Das schöne Buch für gute Gestaltung

Das Buch „Die Grundlagen des Gestaltens“ führt in zehn Kapiteln die theoretischen Grundlagen mit 50 praktischen Anwendungsaufgaben zusammen, die das Auge schulen und die manuellen Fähigkeiten ergänzen. Behandelt werden u.a. die Themen Zeichnen, Fotografieren, Komposition, Muster, Layout, und Formfindung. Vorangestellt sind jedem Praxisteil gut verständliche theoretische Einführungen in die einzelnen Teilbereiche. So kann der Leser sich erst informieren, bevor Stifte, Schere, Papier und Malkästen zum Einsatz kommen.
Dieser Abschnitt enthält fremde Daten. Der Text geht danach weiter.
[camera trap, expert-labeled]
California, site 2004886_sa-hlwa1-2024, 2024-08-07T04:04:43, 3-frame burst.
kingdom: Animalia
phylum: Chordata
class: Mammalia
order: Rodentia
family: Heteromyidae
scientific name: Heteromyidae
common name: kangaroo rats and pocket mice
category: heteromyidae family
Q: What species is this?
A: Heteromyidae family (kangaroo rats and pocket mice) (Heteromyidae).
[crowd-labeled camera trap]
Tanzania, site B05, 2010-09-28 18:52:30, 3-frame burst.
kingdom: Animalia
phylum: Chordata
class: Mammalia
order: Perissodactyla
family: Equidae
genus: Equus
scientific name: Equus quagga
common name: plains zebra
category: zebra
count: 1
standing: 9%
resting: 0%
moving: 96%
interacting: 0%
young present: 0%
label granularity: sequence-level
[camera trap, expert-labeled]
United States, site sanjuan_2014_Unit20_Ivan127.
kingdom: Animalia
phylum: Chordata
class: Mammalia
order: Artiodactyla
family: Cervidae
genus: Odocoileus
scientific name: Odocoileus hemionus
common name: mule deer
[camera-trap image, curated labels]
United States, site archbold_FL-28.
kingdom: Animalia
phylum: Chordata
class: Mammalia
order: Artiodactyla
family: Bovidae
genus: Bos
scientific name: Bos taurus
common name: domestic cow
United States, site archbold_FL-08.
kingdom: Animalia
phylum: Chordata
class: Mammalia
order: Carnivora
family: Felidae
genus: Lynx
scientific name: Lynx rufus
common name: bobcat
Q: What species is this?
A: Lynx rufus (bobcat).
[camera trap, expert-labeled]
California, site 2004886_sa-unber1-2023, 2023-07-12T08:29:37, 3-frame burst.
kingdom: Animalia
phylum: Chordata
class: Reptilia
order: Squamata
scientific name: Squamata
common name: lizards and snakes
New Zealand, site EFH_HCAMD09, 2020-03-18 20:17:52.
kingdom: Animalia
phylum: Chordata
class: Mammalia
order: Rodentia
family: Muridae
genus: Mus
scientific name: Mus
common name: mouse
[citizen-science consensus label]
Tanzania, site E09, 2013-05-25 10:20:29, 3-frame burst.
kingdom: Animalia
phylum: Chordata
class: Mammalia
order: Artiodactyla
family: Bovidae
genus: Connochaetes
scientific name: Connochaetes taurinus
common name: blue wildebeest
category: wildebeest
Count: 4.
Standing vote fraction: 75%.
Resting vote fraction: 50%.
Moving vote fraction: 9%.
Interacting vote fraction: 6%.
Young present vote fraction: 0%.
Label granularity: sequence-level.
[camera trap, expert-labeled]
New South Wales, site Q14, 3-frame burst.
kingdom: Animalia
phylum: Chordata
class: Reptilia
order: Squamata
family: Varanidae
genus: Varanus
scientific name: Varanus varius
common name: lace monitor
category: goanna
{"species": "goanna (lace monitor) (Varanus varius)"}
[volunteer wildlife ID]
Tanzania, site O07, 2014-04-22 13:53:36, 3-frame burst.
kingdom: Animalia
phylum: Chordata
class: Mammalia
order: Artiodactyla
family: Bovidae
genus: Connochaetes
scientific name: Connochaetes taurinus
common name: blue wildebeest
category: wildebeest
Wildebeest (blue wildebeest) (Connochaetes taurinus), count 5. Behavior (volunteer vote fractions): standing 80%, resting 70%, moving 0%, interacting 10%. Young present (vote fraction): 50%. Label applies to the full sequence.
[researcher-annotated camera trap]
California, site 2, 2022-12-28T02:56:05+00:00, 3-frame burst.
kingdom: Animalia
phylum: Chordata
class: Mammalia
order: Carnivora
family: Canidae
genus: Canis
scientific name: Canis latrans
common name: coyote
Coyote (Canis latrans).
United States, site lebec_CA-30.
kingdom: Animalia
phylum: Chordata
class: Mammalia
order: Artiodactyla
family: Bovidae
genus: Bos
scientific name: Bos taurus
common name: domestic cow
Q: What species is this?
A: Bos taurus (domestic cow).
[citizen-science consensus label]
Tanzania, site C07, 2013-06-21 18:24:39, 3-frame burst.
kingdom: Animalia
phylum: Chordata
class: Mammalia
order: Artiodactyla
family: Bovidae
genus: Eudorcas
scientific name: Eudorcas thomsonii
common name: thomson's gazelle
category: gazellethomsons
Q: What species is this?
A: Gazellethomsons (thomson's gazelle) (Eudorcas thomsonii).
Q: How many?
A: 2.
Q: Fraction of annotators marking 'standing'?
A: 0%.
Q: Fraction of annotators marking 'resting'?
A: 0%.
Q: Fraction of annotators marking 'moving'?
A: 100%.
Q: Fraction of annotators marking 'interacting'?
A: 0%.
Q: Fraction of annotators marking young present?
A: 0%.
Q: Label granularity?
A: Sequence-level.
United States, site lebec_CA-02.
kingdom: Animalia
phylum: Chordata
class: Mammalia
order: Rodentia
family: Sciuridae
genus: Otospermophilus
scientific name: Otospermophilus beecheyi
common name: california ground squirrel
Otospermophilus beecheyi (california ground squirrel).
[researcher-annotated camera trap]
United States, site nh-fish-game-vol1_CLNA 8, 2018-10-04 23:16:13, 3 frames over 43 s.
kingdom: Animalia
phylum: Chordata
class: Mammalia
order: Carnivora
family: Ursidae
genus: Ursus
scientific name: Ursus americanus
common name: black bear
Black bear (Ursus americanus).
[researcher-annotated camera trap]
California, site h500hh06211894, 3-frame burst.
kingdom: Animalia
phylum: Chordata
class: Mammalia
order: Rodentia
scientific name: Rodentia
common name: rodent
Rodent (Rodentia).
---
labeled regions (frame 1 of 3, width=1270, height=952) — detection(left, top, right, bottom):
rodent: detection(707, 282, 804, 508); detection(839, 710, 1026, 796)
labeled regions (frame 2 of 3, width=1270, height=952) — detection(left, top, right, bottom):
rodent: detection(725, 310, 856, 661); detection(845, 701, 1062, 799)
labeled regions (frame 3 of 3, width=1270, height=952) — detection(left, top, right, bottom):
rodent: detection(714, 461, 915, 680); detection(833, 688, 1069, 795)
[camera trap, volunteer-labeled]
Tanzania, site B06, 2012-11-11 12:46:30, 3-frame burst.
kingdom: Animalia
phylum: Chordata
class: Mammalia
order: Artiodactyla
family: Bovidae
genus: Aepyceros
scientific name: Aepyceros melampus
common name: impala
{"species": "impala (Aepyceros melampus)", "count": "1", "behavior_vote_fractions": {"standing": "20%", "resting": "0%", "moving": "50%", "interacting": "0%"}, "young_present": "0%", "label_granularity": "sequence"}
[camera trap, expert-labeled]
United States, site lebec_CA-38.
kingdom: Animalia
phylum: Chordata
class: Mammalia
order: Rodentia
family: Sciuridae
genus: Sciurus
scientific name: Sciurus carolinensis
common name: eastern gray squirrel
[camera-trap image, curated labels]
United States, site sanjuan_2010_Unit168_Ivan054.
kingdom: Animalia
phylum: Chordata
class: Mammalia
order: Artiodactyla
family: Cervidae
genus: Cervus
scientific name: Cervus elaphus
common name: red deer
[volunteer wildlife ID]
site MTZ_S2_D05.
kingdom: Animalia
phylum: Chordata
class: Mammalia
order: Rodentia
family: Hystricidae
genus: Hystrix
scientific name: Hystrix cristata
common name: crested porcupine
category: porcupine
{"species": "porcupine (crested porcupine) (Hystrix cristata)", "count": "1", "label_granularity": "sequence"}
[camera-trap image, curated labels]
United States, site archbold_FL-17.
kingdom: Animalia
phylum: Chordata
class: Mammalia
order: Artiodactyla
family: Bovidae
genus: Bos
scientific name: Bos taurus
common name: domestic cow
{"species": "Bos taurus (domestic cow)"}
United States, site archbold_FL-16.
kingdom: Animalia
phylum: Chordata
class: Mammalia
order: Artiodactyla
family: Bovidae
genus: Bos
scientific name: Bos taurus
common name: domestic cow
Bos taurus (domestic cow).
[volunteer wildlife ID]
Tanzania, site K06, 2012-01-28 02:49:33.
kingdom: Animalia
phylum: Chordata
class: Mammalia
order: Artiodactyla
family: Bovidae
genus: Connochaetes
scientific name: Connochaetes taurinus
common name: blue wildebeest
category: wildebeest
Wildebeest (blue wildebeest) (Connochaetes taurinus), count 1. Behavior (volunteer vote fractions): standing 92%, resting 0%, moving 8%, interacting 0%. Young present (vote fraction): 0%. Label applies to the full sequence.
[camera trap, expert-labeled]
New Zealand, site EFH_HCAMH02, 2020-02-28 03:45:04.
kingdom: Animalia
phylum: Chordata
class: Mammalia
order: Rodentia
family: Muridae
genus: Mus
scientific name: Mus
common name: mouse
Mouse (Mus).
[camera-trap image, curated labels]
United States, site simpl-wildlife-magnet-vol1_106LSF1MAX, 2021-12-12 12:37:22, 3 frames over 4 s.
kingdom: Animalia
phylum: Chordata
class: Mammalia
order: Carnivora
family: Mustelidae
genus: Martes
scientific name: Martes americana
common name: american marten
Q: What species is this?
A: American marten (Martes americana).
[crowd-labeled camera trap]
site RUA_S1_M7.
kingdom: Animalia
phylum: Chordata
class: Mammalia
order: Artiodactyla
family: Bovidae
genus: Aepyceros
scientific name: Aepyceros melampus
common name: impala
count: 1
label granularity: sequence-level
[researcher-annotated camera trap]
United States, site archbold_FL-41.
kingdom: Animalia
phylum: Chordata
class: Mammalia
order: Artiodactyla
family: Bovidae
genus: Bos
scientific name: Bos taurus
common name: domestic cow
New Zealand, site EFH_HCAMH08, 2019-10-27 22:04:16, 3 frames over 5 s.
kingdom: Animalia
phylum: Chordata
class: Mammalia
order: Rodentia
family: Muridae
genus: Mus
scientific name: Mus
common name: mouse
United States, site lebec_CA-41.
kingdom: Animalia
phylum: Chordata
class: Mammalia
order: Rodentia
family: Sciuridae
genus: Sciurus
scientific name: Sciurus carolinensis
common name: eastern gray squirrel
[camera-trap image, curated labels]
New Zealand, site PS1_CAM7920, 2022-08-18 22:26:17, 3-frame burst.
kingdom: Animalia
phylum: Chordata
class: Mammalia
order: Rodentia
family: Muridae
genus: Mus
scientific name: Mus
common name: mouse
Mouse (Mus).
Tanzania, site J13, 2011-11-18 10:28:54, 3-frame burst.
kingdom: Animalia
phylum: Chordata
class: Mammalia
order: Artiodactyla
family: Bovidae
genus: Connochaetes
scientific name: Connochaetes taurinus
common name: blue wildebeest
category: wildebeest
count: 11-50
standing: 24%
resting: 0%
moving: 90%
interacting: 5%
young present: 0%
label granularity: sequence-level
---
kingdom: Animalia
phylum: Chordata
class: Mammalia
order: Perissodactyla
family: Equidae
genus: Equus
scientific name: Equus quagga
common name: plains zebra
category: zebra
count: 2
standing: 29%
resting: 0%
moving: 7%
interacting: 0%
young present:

Spielend gestalterische Arbeit im Alltag erlernen

Die dargestellten Methoden aus den Bereichen der Kreativitäts- und Präsentationstechniken, der Rhetorik und des Selbstmanagements im letzten Kapitel des Buches, zeigen, wie die eigene gestalterische Arbeit optimiert und effizientes Arbeiten im gestalterischen Alltag bewerkstelligt werden kann. Außerdem lernt man die Relevanz von Skizzen besser kennen, erfährt, wie eine Blindzeichnung anzufertigen ist oder wie man eine Anleitung mit eigenen Piktogrammen klarer und verständlicher gestalten kann. Die Übungen sind einprägsam und mit hochwertigen Abbildungen versehen. Sie sollen die Angst vor dem „weißen Blatt“ nehmen, optimale Ergebnisse fördern und helfen das methodische Vorgehen zu optimieren. Mit einer guten Planung und unterschiedlichen Kreativitätstechniken lernen die Leser ihr gestalterisches Können gezielt anzuwenden – von den Grundelementen bis zum fertigen Layout.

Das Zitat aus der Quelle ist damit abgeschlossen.